Ce n'est plus un rythme même c'est une incantation. La langage comme
celui des soupirs peut-être le plus proche mais pas de la même
famille, ce langage comme plus vrai et plus indefinissable, plus
insaisissable sauf par ceux qui ont des mains de jongleurs sans même
le savoir, et qui le prennent et l'étirent et jouent avec et dedans
comme une matière naturelle.

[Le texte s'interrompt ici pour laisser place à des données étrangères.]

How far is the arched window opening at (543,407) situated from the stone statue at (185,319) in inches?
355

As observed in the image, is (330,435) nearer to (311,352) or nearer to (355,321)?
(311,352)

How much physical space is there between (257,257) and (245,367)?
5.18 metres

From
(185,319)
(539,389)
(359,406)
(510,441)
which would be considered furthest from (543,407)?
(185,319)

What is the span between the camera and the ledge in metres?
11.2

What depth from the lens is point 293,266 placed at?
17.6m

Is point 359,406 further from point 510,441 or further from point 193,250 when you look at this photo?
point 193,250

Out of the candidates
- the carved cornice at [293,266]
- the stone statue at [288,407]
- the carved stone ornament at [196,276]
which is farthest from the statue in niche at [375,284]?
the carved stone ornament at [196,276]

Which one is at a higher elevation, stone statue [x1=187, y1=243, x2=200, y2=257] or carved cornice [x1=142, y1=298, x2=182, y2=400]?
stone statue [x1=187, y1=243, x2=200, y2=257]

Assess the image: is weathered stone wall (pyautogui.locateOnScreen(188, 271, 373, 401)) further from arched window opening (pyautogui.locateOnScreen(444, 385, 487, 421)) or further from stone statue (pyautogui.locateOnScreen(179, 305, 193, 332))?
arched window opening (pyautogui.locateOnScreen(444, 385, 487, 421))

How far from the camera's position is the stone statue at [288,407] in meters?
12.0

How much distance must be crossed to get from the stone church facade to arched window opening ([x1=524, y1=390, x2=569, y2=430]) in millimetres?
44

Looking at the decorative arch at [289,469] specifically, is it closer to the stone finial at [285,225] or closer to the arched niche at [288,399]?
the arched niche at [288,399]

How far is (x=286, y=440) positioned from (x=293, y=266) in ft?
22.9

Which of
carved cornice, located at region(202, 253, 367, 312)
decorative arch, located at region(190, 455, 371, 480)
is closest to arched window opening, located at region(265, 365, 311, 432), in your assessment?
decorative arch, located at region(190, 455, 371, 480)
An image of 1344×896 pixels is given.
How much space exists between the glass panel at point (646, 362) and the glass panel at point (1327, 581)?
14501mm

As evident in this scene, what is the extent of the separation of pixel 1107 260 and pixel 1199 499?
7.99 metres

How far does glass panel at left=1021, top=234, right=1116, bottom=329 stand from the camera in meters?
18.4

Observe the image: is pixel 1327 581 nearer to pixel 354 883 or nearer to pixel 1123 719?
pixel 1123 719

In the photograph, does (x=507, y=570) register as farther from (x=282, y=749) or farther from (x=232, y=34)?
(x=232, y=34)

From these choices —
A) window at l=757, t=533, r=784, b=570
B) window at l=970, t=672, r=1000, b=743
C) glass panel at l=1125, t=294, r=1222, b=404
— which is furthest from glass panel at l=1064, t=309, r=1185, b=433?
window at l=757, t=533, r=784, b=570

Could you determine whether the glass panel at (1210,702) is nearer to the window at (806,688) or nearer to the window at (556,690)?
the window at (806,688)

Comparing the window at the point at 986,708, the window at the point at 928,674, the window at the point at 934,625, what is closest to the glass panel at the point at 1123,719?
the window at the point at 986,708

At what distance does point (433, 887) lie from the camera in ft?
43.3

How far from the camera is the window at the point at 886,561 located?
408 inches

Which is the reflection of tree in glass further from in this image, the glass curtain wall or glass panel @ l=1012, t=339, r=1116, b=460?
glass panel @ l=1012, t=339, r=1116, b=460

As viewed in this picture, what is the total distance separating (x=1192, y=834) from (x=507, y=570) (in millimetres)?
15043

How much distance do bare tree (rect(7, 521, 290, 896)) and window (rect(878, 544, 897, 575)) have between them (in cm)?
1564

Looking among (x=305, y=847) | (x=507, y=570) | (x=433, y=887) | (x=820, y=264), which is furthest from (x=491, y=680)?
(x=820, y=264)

Raconter la pause sur le quai avant que
le bateau de Gainsbourg ne reparte, et l'abattement d'une maladie
comme un oiseau de proie, un oiseau qui me mangerait et me sauverait
à la fois, chaque fois que le travail se pousse, chaque fois que la
pression retombe, raconter l'intensité des fièvres et des
tremblements et du corps qui ne refuse plus de tomber, raconter les
verres d'eau et tout qui s'épuise, qui ressort, qui capitule, tout
qui s'effondre, raconter la benediction de cet effondrement qui fait
que je peux me relever ensuite propre et surprise, sans rien à
porter, soulagée et affamée; et puis raconter le retour dans le
bateau, les mille copains encore accueillants, certains étaient
repartis, d'autres étaient arrivés, tous chantaient et ça a
repris, les variations sur Marilou, l'Amour Monstre et l'eau de
Seltz, toutes les chansons et les voix qui se découvraient et
s'emmêlaient, le gateau, les haltes, les envies de se parler qui
restaient de loin, les yeux des chats qui brillaient dans le noir,
les pas prudents sur la glace à chercher les routes, les errances
dans le froid et tous les manteaux echangés, les plateaux de fromage
et les chansons surgies de nulle part, les spectateurs étaient
partis mais nous on était restés, on s'était fait une maison
jusqu'à l'aube, on se chantait tout ce qu'on savait, ça ne
s'épuisait plus, je me souviens de toutes les discussions et de tous
les regards, je me souviens de toutes les chansons, je me souviens de
tous les regards de chats dans le noir et de tous les pointillés qui
naissaient mais qu'on ne franchissait pas, je me souviens d'être
rentrée avec un bouquet de fleurs en plastiques et une écharpe qui
n'était pas la mienne, je me disais que je ne pourrais jamais me
souvenir et jamais raconter, mais le rythme du bateau était toujours
là sous mes pieds et je m'endormais dans ce rythme, couverte de
parfums et de notes trainantes, couverte de la grâce de cette
liberté reprise, plus d'emploi du temps, plus que l'envie de rester
là et de me répandre tous ces mots sur la tête, plus que l'envie
de raconter, même sans pouvoir rien expliquer, tout ce qui avait
surgi et s'était incarné là, raconter, raconter.